■ **Exercise input**
--- START ---

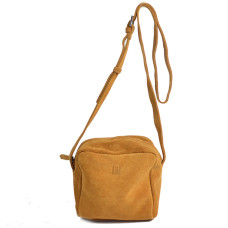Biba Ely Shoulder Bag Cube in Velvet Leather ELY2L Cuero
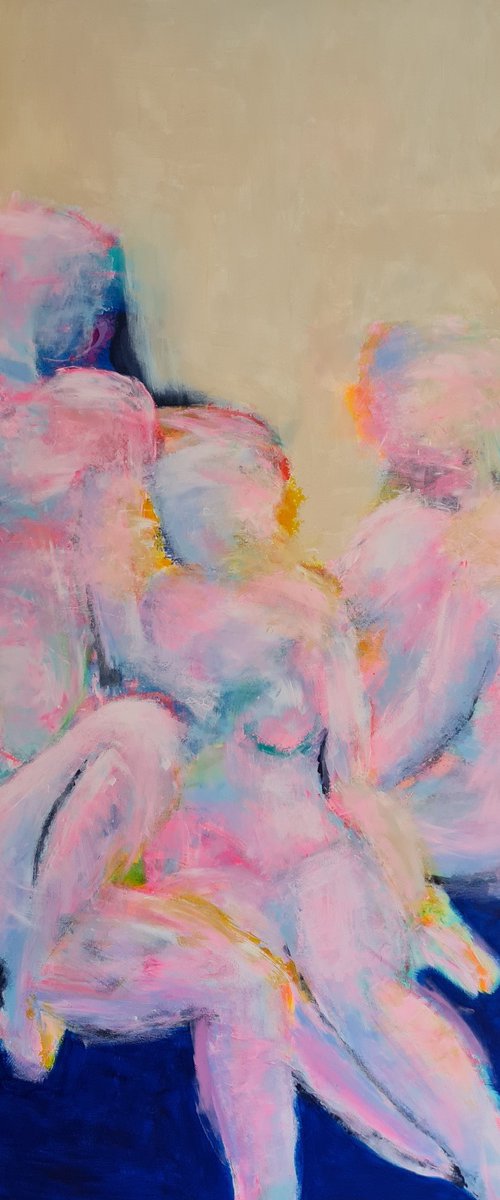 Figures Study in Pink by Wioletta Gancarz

--- END ---
--- START ---

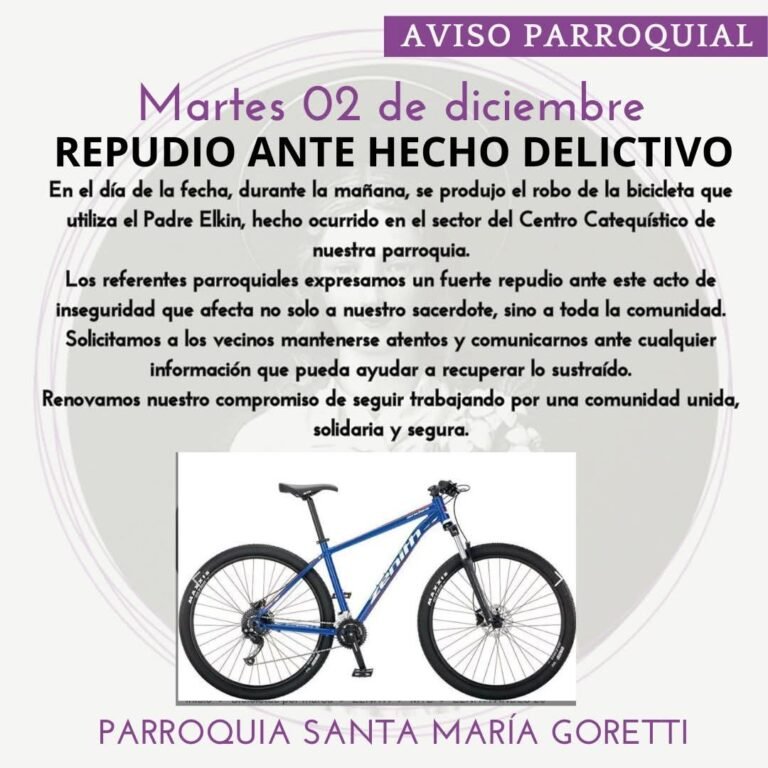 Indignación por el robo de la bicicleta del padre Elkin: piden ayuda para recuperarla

--- END ---

■ **Try it**
Copy only what runs above from the line containing "Biba Ely Shoulder" through the line containing "Figures Study in Pink by Wioletta Gancarz", exactly. Leave out the pictures.

■ **Result of the exercise**
Biba Ely Shoulder Bag Cube in Velvet Leather ELY2L Cuero
 Figures Study in Pink by Wioletta Gancarz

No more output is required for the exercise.